I was never a reader of what my mother called “the little paper” and surprised that The National Enquirer is still going strong. And, then again, I’m not surprised given the quality of journalism, shouting-match referees i.e., tv commentators, and hyped stories that may or may not be true.

The “enquiring minds want to know” was an advertising slogan used in the ’80s by The National Enquirer to give the credit where it probably isn’t due. Nevertheless, I have some “wants to know” of my own.

√ How is it that we can have driverless cars but can’t keep a hook on the back of bathroom doors in public toilets? In one local coffee shop stall I counted 3 attempts to have a hook. The WA State ferries often don’t have them and nothing like putting a bag down on a dirty floor to make a girl feel special.

Not everyone has a purse or shoulder bag to hang up, but it’s a juggling feat—hold purse, pull down pants (sometimes several), hold purse on lap or put strap over neck so as not to spill contents, position strategically, do the deed, stand up, pull up, flush, and exit gracefully.

How is it that we can 3-D print a tiny house that humans can live in but we can’t 3-D print public bathroom doors with a hook? Enough probably said, but take a look at this:

Technology startup ICON is the brainchild behind the tiny house, printed with a large 3D printer, called the Vulcan. The house is made of concrete poured into a mold created by the software program.

√ Then there are those studies. I call them The Doh! studies in honor of Homer Simpson. I can only imagine the amount of money spent on “learning” that eating more fruits and vegetables (preferably not doused in pesticides or drowning in sugar) is a good thing and that walking is good for our health.

Take the 10,000 steps/day edict that has made a lot of money for health app developers, data gatherers who like to have their nose in your business, pedometer folks, and paunchy doctors who advise their patients on its health benefits. It’s in almost every piece of literature you find regarding walking.

And yet…wait for it…here’s really how the 10,000 steps global phenomenon came to be according to an article in the May 2019 edition of The Atlantic. I-Min Lee, a Harvard professor, was curious about the 10,000 guideline. As in – where did it come from? Has it been vetted by experts?

It turns out, according to the curious Dr. I-Min Lee that the 10,000 steps was a marketing strategy developed in Japan in 1965 by a company selling pedometers. The name was chosen because the character for 10,000 looks sort of like a man walking.

Kanji: 万 man 10,000

The actual health merits of that specific number has never been validated by research as far as Dr. I-Min Lee knows. The indisputable fact is simple – walking is good, the more the better given your age and health status – just do it!

√ Here’s another category that doesn’t seem to me to need vast research dollars and instead the moolah could go for something like paper, pencils, and art supplies in public schools, help with out-of-sight medical bills, or alternative energy development.

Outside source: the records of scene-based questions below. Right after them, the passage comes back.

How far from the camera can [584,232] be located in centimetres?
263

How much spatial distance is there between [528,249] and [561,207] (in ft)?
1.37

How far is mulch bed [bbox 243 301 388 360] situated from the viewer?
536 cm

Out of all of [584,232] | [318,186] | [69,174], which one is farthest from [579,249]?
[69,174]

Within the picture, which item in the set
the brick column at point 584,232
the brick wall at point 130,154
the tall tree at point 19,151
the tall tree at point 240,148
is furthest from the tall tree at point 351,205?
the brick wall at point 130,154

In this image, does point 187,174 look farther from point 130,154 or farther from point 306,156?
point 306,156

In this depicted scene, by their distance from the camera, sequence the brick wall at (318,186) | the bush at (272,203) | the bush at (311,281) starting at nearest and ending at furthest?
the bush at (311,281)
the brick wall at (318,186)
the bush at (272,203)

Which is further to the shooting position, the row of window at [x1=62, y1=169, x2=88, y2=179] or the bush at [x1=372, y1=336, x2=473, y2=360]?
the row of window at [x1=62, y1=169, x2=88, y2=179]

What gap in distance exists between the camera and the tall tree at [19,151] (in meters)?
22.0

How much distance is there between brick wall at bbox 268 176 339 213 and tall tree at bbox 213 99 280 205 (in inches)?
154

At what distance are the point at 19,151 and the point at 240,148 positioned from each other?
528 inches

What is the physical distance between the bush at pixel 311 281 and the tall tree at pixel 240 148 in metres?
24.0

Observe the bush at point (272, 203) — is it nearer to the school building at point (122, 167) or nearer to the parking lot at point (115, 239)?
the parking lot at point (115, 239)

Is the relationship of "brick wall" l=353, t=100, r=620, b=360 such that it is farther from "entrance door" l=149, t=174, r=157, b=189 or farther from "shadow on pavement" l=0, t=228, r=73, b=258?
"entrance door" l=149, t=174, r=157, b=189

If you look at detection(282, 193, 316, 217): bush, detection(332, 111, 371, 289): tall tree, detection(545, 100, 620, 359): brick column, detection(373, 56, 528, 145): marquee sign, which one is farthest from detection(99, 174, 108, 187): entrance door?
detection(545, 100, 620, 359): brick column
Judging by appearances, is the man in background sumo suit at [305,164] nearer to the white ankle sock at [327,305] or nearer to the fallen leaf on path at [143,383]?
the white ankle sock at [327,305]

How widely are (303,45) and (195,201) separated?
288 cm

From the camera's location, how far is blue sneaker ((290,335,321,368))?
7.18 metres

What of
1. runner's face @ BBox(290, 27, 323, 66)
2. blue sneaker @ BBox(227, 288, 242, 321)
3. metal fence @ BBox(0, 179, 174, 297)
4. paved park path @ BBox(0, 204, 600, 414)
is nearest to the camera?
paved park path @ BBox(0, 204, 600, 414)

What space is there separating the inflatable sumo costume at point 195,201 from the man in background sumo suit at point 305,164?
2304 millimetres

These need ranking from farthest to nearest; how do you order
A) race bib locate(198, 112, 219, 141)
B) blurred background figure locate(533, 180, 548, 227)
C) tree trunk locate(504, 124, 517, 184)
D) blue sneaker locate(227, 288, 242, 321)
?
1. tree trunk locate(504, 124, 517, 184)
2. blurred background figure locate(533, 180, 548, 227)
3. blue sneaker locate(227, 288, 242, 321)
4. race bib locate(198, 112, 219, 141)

Stress = ☹ 4U.  No kidding.

So is racism, hate for anyone who doesn’t look like you, not the same color, gender, or expresses a different opinion. So is poverty, gun deaths, climate change, forest fires, and food with content labels that cover the side of the package and after fructose you can’t tell what’s in there without your old chemistry teacher shopping with you.

All this to say – hey, what studies have you read that seem like basic common sense and while good to know don’t need an NIH grant (those tax dollars at work) to state the obvious? Enquiring minds want to know!